PROBLEM DESCRIPTION =
Reproduce word for word the lines of the records below, starting with the line that contains "The pre-calibrated camera" and stopping after the line that contains "point 76,212, point 368,557, point 241,313".

Stored data
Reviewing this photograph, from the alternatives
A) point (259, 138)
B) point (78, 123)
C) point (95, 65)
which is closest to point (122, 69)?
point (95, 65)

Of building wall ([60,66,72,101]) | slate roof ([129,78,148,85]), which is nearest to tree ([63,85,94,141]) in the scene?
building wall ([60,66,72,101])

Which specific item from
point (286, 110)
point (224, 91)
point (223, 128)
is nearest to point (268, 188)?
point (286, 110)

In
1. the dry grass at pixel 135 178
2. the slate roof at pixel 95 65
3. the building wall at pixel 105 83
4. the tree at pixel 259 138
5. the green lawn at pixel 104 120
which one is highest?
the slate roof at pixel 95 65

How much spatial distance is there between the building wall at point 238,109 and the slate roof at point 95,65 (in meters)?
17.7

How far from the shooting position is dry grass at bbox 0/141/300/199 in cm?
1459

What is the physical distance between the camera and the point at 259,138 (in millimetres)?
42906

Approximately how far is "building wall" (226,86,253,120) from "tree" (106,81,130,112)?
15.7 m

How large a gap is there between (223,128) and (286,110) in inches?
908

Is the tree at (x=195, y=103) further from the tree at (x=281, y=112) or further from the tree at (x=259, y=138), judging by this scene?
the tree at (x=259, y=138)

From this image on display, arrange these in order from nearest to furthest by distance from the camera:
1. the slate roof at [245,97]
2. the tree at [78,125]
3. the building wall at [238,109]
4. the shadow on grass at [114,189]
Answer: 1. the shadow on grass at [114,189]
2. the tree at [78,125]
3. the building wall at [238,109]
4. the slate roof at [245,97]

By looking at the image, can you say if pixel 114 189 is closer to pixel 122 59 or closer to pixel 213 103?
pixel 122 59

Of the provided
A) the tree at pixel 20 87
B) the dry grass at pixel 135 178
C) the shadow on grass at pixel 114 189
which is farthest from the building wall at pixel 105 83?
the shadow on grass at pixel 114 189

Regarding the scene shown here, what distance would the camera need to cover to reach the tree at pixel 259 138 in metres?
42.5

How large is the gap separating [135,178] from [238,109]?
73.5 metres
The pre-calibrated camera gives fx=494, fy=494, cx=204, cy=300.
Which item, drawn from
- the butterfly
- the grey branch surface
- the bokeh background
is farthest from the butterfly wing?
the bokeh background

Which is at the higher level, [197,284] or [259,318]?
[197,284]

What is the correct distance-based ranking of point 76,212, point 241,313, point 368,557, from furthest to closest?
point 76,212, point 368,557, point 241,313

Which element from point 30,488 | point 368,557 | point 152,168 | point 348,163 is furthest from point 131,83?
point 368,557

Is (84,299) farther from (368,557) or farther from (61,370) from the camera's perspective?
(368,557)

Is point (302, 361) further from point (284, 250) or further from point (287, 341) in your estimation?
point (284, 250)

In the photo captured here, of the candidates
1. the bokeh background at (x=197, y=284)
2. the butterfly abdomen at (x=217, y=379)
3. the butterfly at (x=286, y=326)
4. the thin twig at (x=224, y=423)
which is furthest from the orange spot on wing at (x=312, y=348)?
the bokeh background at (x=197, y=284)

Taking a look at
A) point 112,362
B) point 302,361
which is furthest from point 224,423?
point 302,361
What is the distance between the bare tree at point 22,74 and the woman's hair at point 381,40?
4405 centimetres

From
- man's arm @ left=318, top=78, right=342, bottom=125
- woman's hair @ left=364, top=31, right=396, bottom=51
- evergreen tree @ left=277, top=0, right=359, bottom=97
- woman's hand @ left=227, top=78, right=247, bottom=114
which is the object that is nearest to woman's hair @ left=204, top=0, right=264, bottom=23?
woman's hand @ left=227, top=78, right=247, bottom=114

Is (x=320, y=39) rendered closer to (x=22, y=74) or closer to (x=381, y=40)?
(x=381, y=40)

RESPONSE TO THE EXERCISE =
The pre-calibrated camera gives fx=494, fy=494, cx=204, cy=300.
Which item, drawn from
- the butterfly
- the grey branch surface
- the bokeh background
is farthest from the butterfly wing?
the bokeh background

Which is at the higher level, [197,284] or [259,318]?
[197,284]

What is the correct distance-based ranking of point 76,212, point 241,313, point 368,557, from furthest to closest?
point 76,212, point 368,557, point 241,313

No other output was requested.